An exact copy of the listing below is the answer, with the pictures removed.

**Given records**:
Start of Block

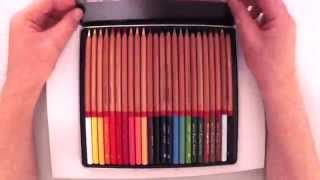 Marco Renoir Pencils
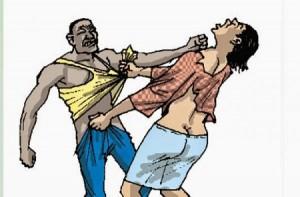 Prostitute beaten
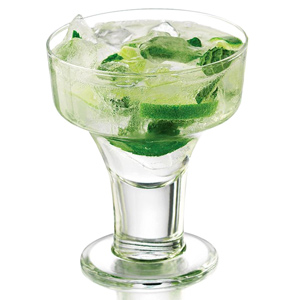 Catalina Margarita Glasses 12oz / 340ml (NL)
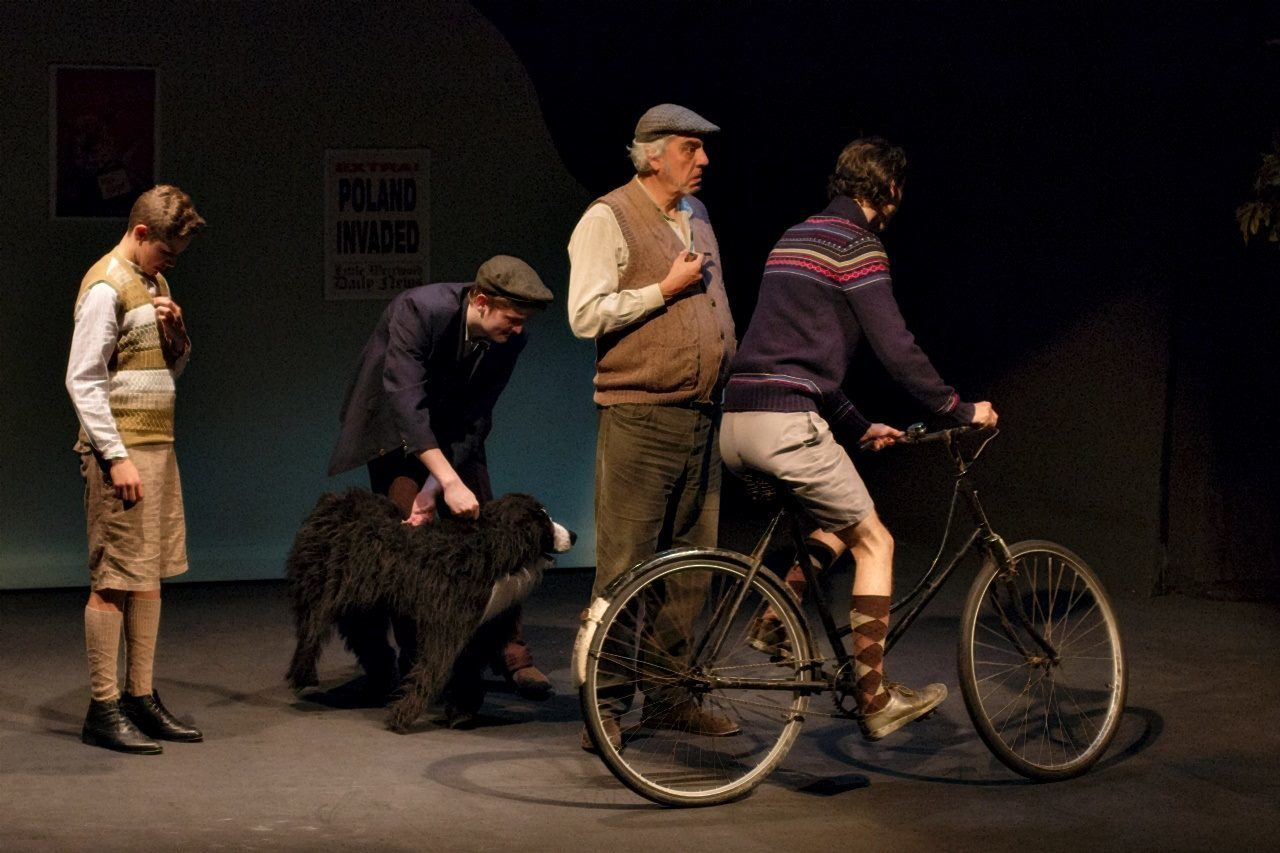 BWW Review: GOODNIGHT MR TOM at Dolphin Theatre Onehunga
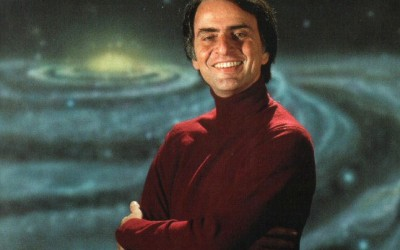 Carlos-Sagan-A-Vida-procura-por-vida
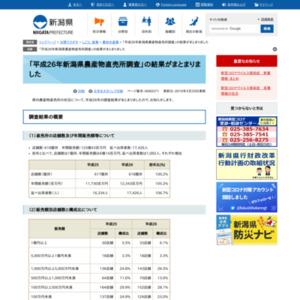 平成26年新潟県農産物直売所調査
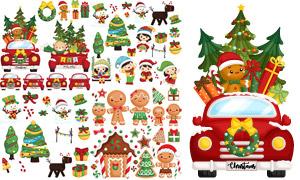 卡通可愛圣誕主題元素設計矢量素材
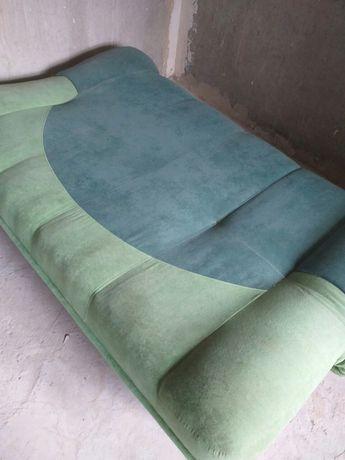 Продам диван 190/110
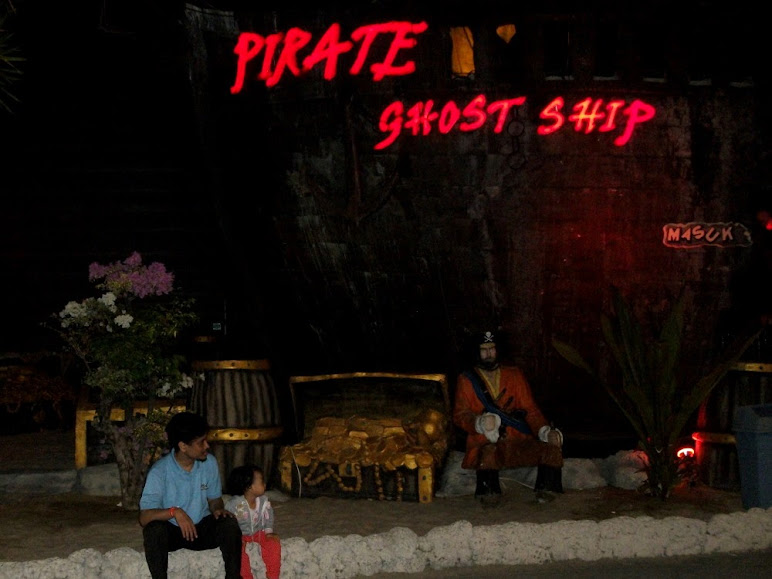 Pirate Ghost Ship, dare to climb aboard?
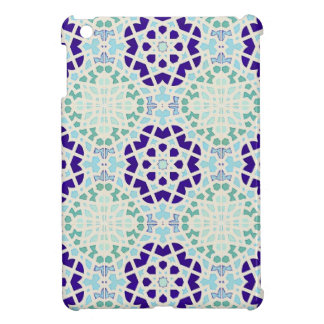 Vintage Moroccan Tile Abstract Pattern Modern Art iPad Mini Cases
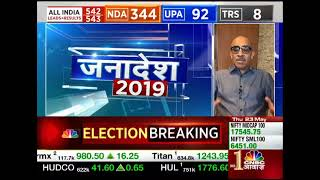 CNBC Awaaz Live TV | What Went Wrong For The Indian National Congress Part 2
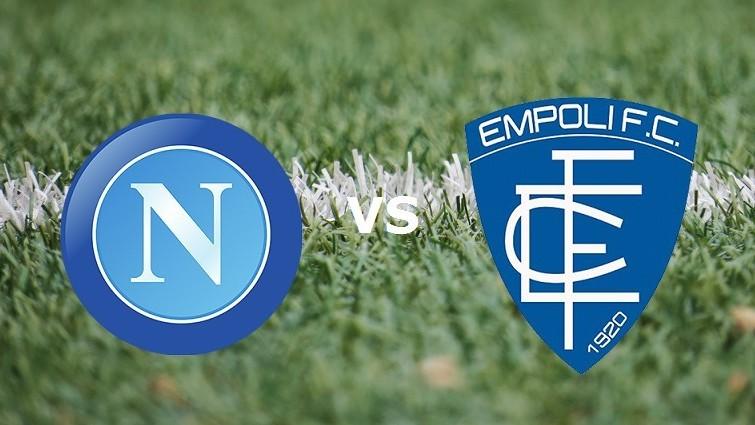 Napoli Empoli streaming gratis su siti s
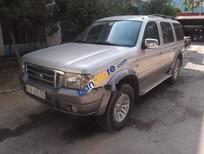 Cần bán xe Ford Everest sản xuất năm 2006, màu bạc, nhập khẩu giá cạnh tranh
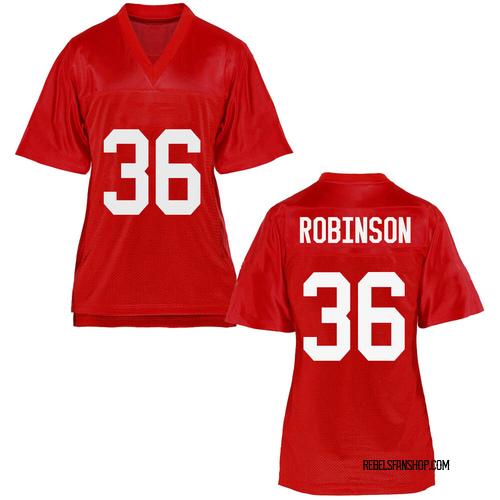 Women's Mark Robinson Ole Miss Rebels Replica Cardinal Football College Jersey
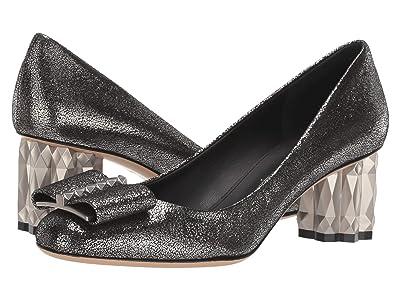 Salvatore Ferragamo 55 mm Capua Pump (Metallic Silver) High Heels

End of Block

**Written response**:
 Marco Renoir Pencils
 Prostitute beaten
 Catalina Margarita Glasses 12oz / 340ml (NL)
 BWW Review: GOODNIGHT MR TOM at Dolphin Theatre Onehunga
 Carlos-Sagan-A-Vida-procura-por-vida
 平成26年新潟県農産物直売所調査
 卡通可愛圣誕主題元素設計矢量素材
 Продам диван 190/110
 Pirate Ghost Ship, dare to climb aboard?
 Vintage Moroccan Tile Abstract Pattern Modern Art iPad Mini Cases
 CNBC Awaaz Live TV | What Went Wrong For The Indian National Congress Part 2
 Napoli Empoli streaming gratis su siti s
 Cần bán xe Ford Everest sản xuất năm 2006, màu bạc, nhập khẩu giá cạnh tranh
 Women's Mark Robinson Ole Miss Rebels Replica Cardinal Football College Jersey
 Salvatore Ferragamo 55 mm Capua Pump (Metallic Silver) High Heels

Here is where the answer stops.